Former Wigan boss Roberto Martinez calls for EFL review

Former Wigan Athletic manager Roberto Martinez, has called for the EFL to take action and review its responsibilities as a regulator to prevent other Football League clubs from entering a similar fate.

In an exclusive interview with ITV News, Roberto Martinez who played for the club from 1995 to 2001, before managing the Latics for four seasons between 2009 and 2013, has told Chris Hall of his "shock" after Wigan entered administration last week.

The Belgium head coach says the 'wonderful family club' is very special to him and that 'it is not normal' for this to happen.

Speaking of the current regulations in place, Martinez said they are 'not suited to the current times' and says there now has to be a review of the role and responsibility to be a football club owner in order to protect the history and structure of other Football League clubs.

DW Stadium, Wigan. Credit: PA

The Championship side face a 12-point deduction for entering administration, although when that sanction is applied depends on whether the club can achieve survival on the pitch.

The club are currently 16th in the league, and if they stay out of the bottom three the deduction will be applied to their final tally this season. If they are relegated, they would be docked the points at the start of their 2020-21 League One campaign.

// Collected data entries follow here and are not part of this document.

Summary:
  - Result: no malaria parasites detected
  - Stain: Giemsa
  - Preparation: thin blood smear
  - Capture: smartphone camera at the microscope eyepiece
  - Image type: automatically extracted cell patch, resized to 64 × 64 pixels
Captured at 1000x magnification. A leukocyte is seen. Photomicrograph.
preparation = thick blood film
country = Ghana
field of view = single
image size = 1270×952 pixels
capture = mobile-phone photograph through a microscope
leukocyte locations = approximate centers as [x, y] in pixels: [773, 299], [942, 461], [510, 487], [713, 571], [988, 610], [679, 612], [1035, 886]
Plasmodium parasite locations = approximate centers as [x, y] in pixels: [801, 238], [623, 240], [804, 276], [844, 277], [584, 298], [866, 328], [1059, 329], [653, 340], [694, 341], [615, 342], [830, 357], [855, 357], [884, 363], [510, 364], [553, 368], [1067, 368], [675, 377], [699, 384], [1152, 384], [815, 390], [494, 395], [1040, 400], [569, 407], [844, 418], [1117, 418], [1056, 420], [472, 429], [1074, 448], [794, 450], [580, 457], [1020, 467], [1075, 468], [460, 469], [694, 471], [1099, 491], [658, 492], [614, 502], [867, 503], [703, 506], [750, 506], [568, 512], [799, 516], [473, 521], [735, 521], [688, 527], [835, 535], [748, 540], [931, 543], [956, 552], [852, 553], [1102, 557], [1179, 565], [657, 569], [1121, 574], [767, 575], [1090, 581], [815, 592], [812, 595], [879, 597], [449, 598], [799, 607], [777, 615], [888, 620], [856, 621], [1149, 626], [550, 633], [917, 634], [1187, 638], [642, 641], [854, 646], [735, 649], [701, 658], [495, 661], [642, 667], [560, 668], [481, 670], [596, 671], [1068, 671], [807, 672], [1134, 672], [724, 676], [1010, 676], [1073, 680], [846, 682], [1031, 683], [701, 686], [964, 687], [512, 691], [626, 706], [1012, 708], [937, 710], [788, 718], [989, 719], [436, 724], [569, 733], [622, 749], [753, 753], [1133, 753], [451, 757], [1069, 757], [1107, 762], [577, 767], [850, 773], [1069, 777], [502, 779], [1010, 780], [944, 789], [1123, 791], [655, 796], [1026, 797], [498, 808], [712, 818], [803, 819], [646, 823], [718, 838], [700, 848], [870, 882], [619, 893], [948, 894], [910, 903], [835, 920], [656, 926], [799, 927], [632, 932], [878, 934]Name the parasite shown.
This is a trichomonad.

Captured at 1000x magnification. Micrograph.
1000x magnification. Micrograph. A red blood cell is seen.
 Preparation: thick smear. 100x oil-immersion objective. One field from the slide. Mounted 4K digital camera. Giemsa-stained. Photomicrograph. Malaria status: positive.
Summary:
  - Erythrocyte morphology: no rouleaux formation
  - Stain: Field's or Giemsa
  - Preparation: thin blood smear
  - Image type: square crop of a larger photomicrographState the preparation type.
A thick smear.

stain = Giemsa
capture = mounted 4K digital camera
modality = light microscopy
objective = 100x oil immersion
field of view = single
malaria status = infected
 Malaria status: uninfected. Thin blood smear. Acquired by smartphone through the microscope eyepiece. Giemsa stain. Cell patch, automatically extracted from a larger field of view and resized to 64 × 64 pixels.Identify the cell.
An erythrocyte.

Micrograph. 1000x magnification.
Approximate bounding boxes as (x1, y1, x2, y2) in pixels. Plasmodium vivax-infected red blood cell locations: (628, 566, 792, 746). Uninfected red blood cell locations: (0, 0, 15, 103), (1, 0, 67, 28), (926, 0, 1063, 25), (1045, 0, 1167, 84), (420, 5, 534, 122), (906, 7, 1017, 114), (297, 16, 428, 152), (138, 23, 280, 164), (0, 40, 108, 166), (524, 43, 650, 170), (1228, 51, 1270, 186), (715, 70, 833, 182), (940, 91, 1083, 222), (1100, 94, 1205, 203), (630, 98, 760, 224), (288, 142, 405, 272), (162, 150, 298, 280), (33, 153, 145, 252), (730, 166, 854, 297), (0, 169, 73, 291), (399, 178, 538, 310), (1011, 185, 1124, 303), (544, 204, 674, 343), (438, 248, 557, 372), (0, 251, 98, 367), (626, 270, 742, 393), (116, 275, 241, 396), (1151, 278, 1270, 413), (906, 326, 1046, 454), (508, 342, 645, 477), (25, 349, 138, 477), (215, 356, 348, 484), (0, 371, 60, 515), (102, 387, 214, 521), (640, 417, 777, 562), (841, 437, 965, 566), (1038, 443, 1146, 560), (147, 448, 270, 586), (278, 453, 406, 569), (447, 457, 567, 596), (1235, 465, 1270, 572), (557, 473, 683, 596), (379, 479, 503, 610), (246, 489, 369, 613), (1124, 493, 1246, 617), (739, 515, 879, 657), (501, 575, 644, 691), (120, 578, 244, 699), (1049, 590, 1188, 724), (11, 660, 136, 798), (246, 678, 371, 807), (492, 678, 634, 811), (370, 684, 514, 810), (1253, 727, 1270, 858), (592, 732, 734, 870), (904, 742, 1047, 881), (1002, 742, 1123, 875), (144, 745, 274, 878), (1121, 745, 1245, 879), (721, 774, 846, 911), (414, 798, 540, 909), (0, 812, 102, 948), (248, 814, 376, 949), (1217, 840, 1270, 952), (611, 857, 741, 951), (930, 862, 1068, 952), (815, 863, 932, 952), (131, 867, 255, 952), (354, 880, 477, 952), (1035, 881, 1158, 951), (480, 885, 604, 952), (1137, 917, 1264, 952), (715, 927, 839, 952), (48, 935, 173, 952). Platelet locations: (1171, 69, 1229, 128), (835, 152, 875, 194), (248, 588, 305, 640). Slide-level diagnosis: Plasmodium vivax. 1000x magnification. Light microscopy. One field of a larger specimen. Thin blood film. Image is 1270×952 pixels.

The MP for Wigan and Labour's Shadow Foreign Secretary, Lisa Nandy, urged the English Football League to rescind the 12-point penalty imposed on the club after she claimed the club is the victim of a "major global scandal".

Former Wigan manager Roberto Martinez (left) celebrates FA Cup with former chairman Dave Whelan after their victory over Manchester City. Credit: PA

Last week, former Wigan owner Dave Whelan said he will look at whether he is able to help the club, but says he "can't promise anything".

Roberto Martinez said fans of the club must treasure what Dave Whelan brought to Wigan Athletic and says now is the time for supporters to be an example of how to face adversity.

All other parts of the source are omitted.